Выбрать главу

Издалека от станции донесется паровозная гарь, в вагоне будет тепло и сильный запах одеколонов, как положено от публики в первом классе. Прямо с вокзала извозчиком на Мясницкую, в контору, в негромкий шум голосов под высокими потолками… И не чувствовать ничего, а вечером в собрание или в трактир, встречу кого-нибудь…

Все, пора. Коли будут силы, ночью напишу нечто важное, о чем давно уж хотел написать.

Ночь с 14-го на 15-е декабря

Приехал поздно, нетрезвый, заснуть не могу — вот и напишу наконец то, что давно собирался.

Итак, что же со мною происходит?

Живу я отвратительно, в состоянии, близком к умопомешательству, всякий момент готов к истерическому припадку, как манерная дамочка, а почему?

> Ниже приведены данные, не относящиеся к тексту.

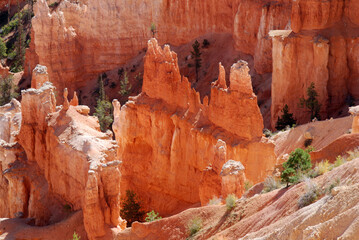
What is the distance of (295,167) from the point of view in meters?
17.4

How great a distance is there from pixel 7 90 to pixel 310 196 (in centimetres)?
4598

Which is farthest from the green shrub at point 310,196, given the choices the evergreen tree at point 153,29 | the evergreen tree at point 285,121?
the evergreen tree at point 153,29

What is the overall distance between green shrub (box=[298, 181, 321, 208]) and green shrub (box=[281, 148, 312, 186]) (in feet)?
7.66

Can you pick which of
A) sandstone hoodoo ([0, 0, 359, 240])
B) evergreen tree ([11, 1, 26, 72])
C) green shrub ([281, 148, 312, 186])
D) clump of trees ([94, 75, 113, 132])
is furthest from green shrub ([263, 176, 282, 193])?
evergreen tree ([11, 1, 26, 72])

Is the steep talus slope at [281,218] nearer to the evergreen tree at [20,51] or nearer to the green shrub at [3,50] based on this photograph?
the evergreen tree at [20,51]

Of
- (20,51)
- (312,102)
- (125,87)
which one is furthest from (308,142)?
(20,51)

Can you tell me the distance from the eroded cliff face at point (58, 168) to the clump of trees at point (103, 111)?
12505 millimetres

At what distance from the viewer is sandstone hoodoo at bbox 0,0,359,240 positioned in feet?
51.2

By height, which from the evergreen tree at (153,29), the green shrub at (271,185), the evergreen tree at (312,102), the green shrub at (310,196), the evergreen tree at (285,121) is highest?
the evergreen tree at (153,29)

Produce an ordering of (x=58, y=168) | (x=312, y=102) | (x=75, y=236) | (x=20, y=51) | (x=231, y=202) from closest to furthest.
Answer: (x=231, y=202)
(x=75, y=236)
(x=58, y=168)
(x=312, y=102)
(x=20, y=51)

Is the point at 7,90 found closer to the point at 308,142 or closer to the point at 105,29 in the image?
the point at 105,29

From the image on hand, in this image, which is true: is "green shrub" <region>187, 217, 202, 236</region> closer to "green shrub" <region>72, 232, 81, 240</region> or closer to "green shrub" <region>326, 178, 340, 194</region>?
"green shrub" <region>72, 232, 81, 240</region>

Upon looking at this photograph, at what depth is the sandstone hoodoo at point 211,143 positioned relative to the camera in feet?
51.2

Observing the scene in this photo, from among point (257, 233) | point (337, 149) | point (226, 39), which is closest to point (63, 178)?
point (337, 149)
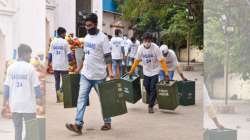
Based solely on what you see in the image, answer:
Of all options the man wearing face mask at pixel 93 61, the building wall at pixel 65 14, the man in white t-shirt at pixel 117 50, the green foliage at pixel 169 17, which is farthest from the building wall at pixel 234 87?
the building wall at pixel 65 14

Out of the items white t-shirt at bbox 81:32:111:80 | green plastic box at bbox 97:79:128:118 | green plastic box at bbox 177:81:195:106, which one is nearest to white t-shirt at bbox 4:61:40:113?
green plastic box at bbox 97:79:128:118

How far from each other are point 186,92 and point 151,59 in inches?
76.0

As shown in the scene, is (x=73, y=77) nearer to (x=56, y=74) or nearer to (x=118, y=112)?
(x=118, y=112)

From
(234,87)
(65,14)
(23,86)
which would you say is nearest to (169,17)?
(65,14)

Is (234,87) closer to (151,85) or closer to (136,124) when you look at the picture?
(136,124)

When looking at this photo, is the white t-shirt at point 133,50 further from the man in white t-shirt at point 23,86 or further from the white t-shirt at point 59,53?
the man in white t-shirt at point 23,86

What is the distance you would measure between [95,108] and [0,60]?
10.3 feet

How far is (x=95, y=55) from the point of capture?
898 centimetres

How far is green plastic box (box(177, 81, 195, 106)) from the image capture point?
12656 millimetres

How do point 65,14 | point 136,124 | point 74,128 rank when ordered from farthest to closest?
point 65,14 < point 136,124 < point 74,128

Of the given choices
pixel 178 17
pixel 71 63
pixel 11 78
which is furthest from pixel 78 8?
pixel 11 78

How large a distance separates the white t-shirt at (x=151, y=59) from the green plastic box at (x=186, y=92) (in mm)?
1483

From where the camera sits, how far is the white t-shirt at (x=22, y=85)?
21.5 feet

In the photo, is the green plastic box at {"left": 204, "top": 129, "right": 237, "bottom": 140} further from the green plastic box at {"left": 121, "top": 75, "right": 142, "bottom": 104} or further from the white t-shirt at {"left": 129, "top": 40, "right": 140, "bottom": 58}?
the white t-shirt at {"left": 129, "top": 40, "right": 140, "bottom": 58}
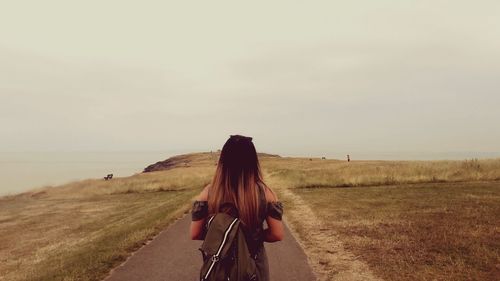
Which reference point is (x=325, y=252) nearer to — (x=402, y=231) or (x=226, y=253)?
(x=402, y=231)

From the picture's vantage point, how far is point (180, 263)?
10.0 m

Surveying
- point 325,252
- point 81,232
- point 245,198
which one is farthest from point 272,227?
point 81,232

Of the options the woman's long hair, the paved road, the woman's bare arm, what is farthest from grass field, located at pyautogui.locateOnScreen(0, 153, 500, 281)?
the woman's long hair

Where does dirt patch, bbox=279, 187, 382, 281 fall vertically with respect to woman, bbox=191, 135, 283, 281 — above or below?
below

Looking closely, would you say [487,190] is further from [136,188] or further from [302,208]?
[136,188]

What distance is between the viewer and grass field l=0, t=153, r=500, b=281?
9.52 metres

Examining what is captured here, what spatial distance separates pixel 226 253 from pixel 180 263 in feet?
22.2

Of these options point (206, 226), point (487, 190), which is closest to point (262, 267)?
point (206, 226)

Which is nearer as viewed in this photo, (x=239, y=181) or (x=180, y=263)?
(x=239, y=181)

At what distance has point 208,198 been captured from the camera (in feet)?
13.2

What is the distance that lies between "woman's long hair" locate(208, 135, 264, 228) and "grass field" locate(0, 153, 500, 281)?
5.48 meters

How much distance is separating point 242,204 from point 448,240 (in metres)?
9.58

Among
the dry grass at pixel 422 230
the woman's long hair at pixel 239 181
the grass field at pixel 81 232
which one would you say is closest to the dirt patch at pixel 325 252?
the dry grass at pixel 422 230

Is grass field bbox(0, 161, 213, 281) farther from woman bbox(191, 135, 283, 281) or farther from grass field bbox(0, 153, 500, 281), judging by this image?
woman bbox(191, 135, 283, 281)
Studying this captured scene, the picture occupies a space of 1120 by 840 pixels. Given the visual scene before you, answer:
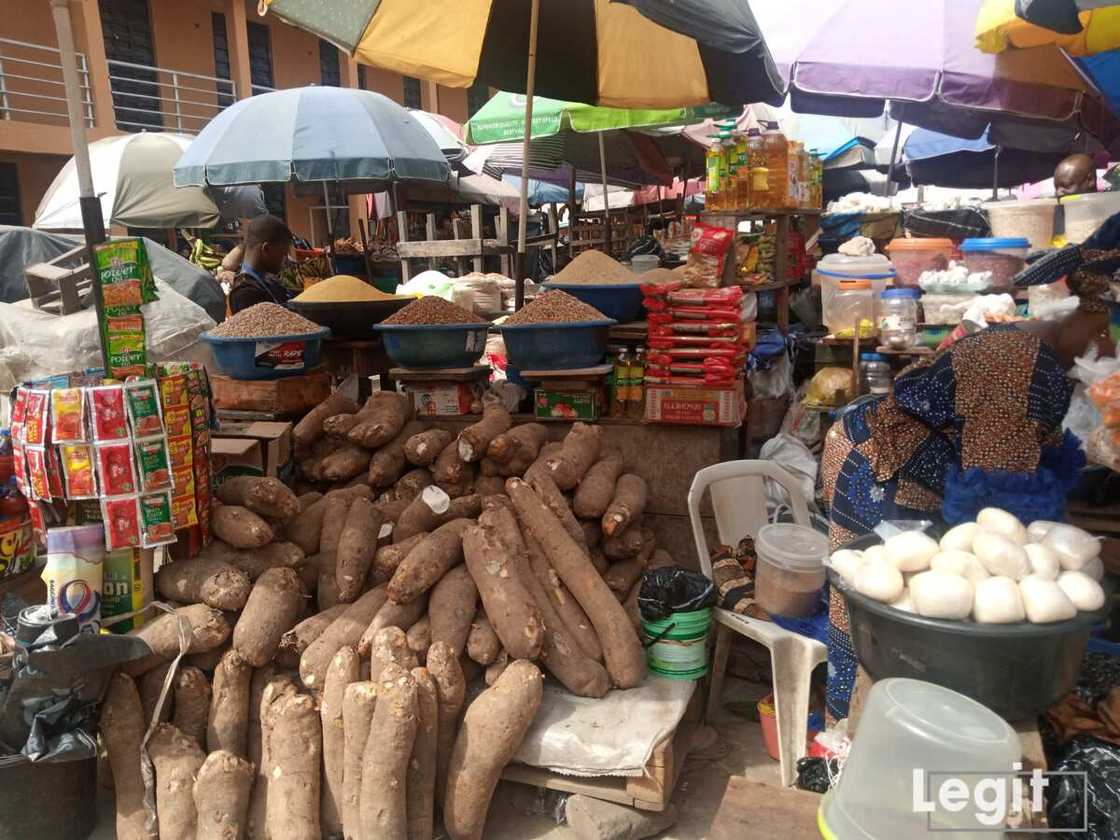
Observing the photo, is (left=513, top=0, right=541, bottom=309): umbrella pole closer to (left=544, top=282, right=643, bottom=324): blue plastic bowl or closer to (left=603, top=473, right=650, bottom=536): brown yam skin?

Первая причина понятна — водочка проклятая. Пью ее каждый день, а зачем пью, неведомо. Добро бы, делалось мне в пьяном виде приятнее жить, так ведь нисколько! Один лишь туман, полусонное затмение, сумрак, а более ничего. Если же не в своем убежище, не в одиночку приканчиваю стоящий в буфетной графинчик, аккуратно возобновляемый прислугою, наверняка при этом презирающей пьяницу-хозяина, а хватаю рюмку за рюмкой в компании знакомых, в трактире или ресторации, то, бывает, что-нибудь нелепое, несуразное, неуместное ляпну. И наутро вспомню, буду мучиться, ругать себя и зарекаться. Так для чего же пью?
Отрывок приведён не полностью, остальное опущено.